----- Exercise inputs -----

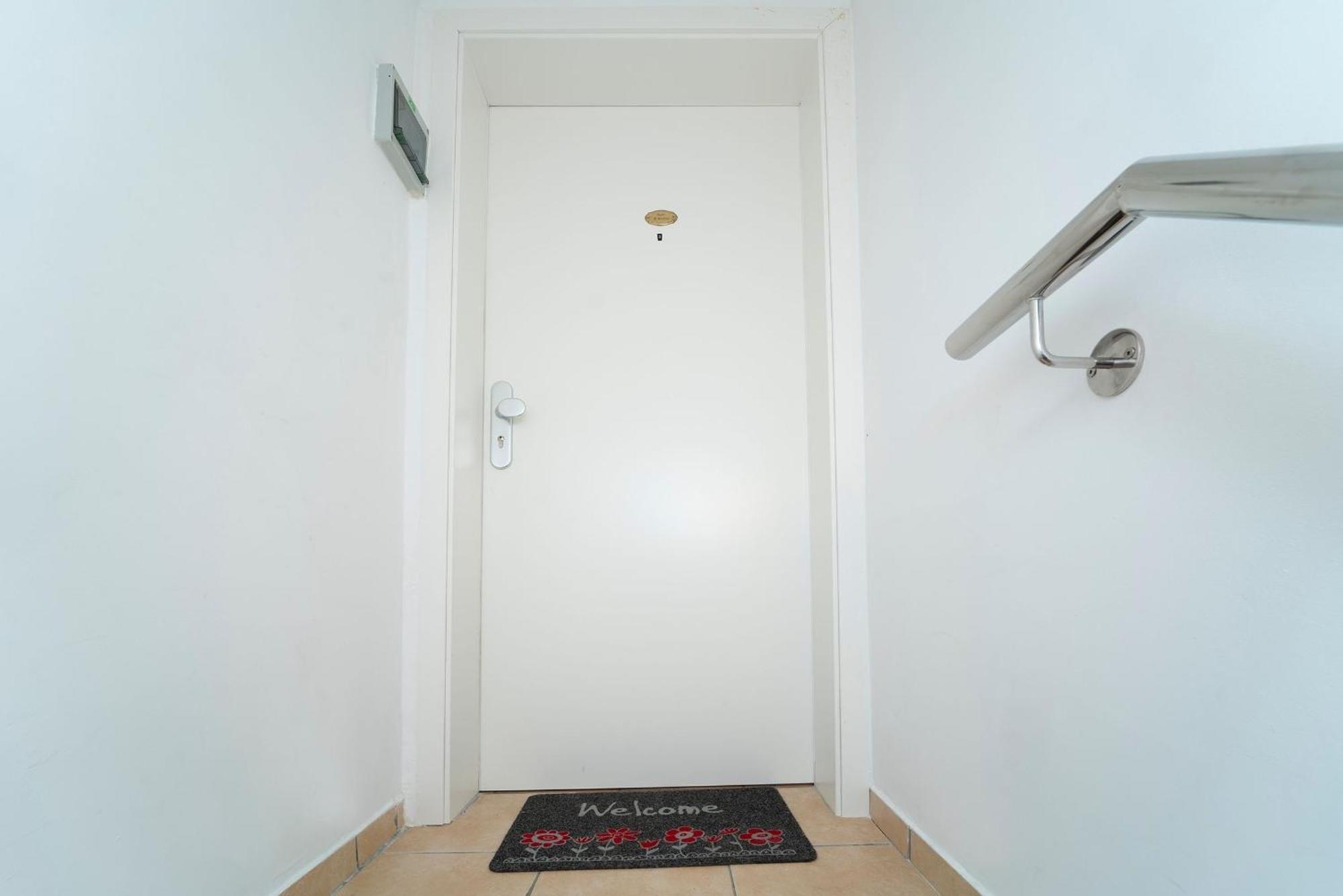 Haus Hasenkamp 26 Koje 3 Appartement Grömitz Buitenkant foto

-----
----- Exercise inputs -----

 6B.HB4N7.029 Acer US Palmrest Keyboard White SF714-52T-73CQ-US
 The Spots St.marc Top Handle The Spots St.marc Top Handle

-----
----- Exercise inputs -----

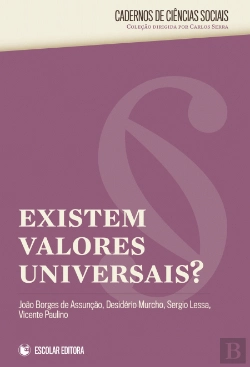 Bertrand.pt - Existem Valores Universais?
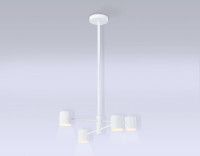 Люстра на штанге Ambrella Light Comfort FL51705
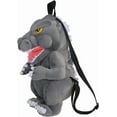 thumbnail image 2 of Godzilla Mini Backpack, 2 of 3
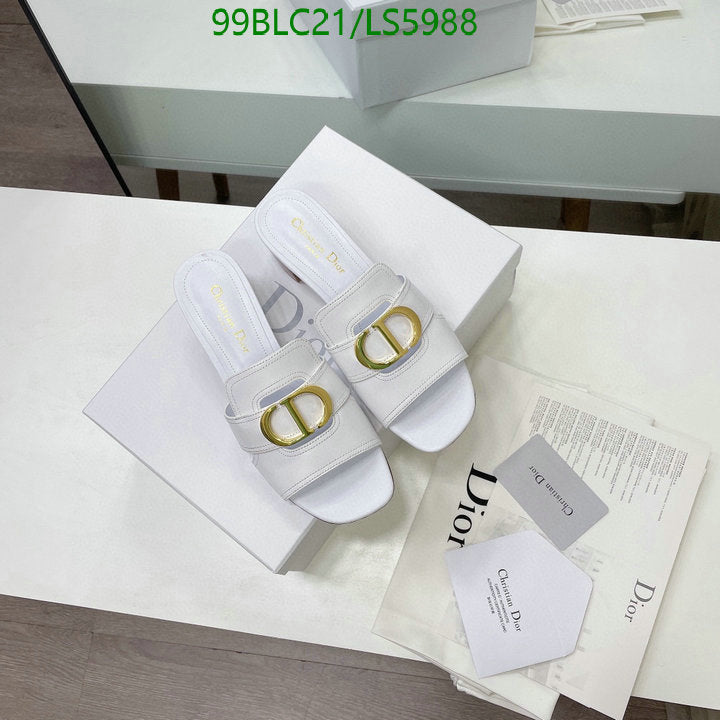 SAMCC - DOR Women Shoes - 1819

-----

Task description: Only the lines above from the one with "Люстра на штанге" to the one with "SAMCC - DOR Women Shoes - 1819" should be printed, both included and exactly as written; no picture belongs in the copy.

Answer space:
 Люстра на штанге Ambrella Light Comfort FL51705
 thumbnail image 2 of Godzilla Mini Backpack, 2 of 3
 SAMCC - DOR Women Shoes - 1819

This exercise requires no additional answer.